Lesson 6: `one_batch()` returns 3 tensors on custom data set

nlearner · February 13, 2024, 4:55am

I’m trying to apply Rossman to my own problem where I’m trying to predict the total profit of a business on any given day.

I started with a very simple dataframe but whenever I check the first batch using dls.one_batch() I get 3 tensors instead of 2. The x tensor is my dataframe, the y tensor is empty and the z tensor is the total profit on the given day.

My initial dataframe has just 2 columns: “date” and “total” (total profit for the day).

I call add_datepart and then include all the newly added columns inside the list of categorical variables. I end up with no continuous variables since the only continuous variable is total which is the independent variable. When I call one_batch() I get the following:

# This looks right
x tensor([[ 4,  4,  2,  1, 25, 18,  1,  1,  1,  1,  1,  1],
        [ 4,  7,  1,  2,  7, 27,  1,  1,  1,  1,  1,  1],
        [ 4,  8,  1,  2, 14, 32,  1,  1,  1,  1,  1,  1],
        [ 5,  9,  1,  2, 22, 38,  1,  1,  1,  1,  1,  1],
        [ 3,  7,  1,  2,  6, 26,  1,  1,  1,  1,  1,  1],
....

# I can't figure out why this is happening
y tensor([], size=(20, 0))

# This should be the y tensor
z tensor([[22437.4707],
        [22872.96],
        [51414.55],
        [ 6833.65],
        [898375],
        [343409.35],

As far as I know I should only get 2 tensors, x corresponds to the input and y to the output. I can’t figure out why I’m getting this and I think it causes me to have weird training results (my predictions are negative and loss doesn’t decrease, in fact it almost overflows).

My code looks like this…

...
add_datepart(df, "date")
df.drop([ "Elapsed"], axis=1, inplace=True) # drop elapsed to simplify things, we already have a date column
cat_names = [
    "Dayofweek",
    "Week",
    "Year",
    "Month",
    "Day",
    "Dayofyear",
    "Is_month_end",
    "Is_month_start",
    "Is_quarter_end",
    "Is_quarter_start",
    "Is_year_end",
    "Is_year_start",
]
cont_names = [
    col for col in df.columns if col not in [ "date", "total"] + cat_names
]  # cont_names is effectively empty

#At this point cat_names is 12 columns, DF has 13 columns including "total"

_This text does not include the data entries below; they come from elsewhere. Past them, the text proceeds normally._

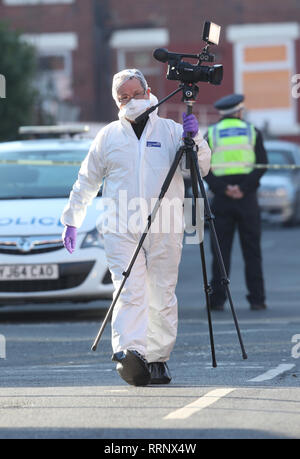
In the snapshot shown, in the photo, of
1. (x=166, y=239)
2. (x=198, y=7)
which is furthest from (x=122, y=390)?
(x=198, y=7)

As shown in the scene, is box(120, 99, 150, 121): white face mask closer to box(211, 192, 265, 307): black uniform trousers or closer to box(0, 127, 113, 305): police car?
box(0, 127, 113, 305): police car

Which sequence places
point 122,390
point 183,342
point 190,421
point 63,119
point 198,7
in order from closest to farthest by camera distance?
point 190,421
point 122,390
point 183,342
point 63,119
point 198,7

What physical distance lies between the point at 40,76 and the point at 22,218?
70.6 ft

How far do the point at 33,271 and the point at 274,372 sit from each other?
3.82m

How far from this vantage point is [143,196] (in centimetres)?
809

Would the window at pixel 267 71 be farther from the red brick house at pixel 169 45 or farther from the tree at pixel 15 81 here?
the tree at pixel 15 81

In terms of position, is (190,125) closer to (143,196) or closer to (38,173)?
(143,196)

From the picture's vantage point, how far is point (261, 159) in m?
12.9

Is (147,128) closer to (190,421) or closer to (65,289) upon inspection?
(190,421)

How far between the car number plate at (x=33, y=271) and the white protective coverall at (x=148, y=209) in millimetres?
3540

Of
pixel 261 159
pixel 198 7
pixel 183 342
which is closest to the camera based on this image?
pixel 183 342

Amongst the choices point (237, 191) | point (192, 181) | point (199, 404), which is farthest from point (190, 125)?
point (237, 191)

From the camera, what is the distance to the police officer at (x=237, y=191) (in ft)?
41.9

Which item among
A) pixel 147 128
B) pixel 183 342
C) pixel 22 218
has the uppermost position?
pixel 147 128
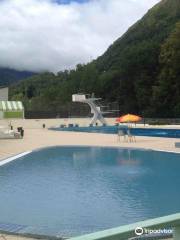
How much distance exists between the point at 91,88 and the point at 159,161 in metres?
45.5

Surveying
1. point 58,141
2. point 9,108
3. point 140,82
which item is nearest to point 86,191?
point 58,141

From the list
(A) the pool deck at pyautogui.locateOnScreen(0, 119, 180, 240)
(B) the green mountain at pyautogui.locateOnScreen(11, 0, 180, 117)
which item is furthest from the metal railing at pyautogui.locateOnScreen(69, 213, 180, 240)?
(B) the green mountain at pyautogui.locateOnScreen(11, 0, 180, 117)

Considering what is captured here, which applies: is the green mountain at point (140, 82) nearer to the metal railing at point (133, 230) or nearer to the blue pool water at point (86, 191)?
the blue pool water at point (86, 191)

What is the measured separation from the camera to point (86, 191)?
9.09 m

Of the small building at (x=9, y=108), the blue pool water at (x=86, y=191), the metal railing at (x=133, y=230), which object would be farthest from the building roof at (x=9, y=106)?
the metal railing at (x=133, y=230)

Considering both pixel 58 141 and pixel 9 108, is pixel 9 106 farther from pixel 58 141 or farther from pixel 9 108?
pixel 58 141

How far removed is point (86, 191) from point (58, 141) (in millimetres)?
14091

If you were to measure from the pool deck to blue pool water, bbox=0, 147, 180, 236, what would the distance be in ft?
4.31

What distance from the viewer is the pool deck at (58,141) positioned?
1815 cm

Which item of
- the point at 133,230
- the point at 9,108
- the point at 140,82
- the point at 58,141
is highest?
the point at 140,82

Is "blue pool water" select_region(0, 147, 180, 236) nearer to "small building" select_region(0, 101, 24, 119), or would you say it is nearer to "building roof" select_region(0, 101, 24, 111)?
"building roof" select_region(0, 101, 24, 111)

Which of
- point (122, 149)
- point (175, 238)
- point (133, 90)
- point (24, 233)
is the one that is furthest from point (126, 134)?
point (133, 90)

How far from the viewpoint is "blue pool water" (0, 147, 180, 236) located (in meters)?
6.40

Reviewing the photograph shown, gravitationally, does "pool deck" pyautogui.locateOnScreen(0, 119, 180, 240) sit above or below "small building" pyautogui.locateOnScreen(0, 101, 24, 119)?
below
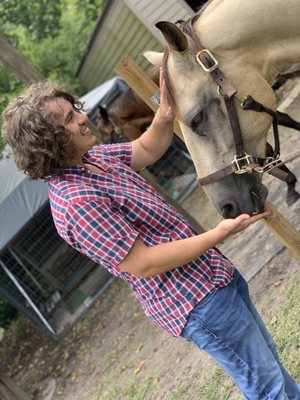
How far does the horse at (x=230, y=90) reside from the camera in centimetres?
282

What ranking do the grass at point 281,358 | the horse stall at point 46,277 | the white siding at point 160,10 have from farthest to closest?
the white siding at point 160,10
the horse stall at point 46,277
the grass at point 281,358

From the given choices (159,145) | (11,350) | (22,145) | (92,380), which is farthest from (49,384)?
(22,145)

valid = [x for x in range(len(train), len(df))] # train is a subset of the original df


dls = TabularDataLoaders.from_df(
    df,
    path=".",
    procs=[Categorify, FillMissing],
    cat_names=cat_names,
    cont_names=cont_names,
    y_names="total",
    bs=20,
    valid_idx=valid,
)

dls = TabularDataLoaders.from_df(
    df,
    path=".",
    procs=[Categorify, FillMissing],
    cat_names=cat_names,
    cont_names=cont_names,
    y_names="total",
    bs=20,
    valid_idx=valid,
)

x, y, z = dls.one_batch()
print("x", x)
print("y", y)
print("z", z)

I’d appreciate any help, thanks!

vbakshi · February 13, 2024, 5:50am

Can you show the code you used to create your DataLoaders?

Following the approach in chapter 9 (I was just reviewing this chapter so that’s why I’m referencing it) I would assume it’s something like the following:

procs = [Categorify, FillMissing]

cond = # some condition which splits early dates from later dates
train_idx = np.where( cond)[0] 
valid_idx = np.where(~cond)[0] 
splits = (list(train_idx),list(valid_idx))
cont,cat = cont_cat_split(df, 1, dep_var=dep_var)

to = TabularPandas(df, procs, cat, cont, y_names=dep_var, splits=splits)
dls = to.dataloaders(1024)

(or using TabularDataLoaders.from_df)

Also, have you tried creating a DataLoaders object without applying add_datepart? And if so were you able to get a sensible result with x and y instead of x, y, and z when calling dls.show_batch()?

Lastly, I’m assuming you can’t share the notebook you’re working with, but can you give a few rows of example fake data that populates your DataFrame?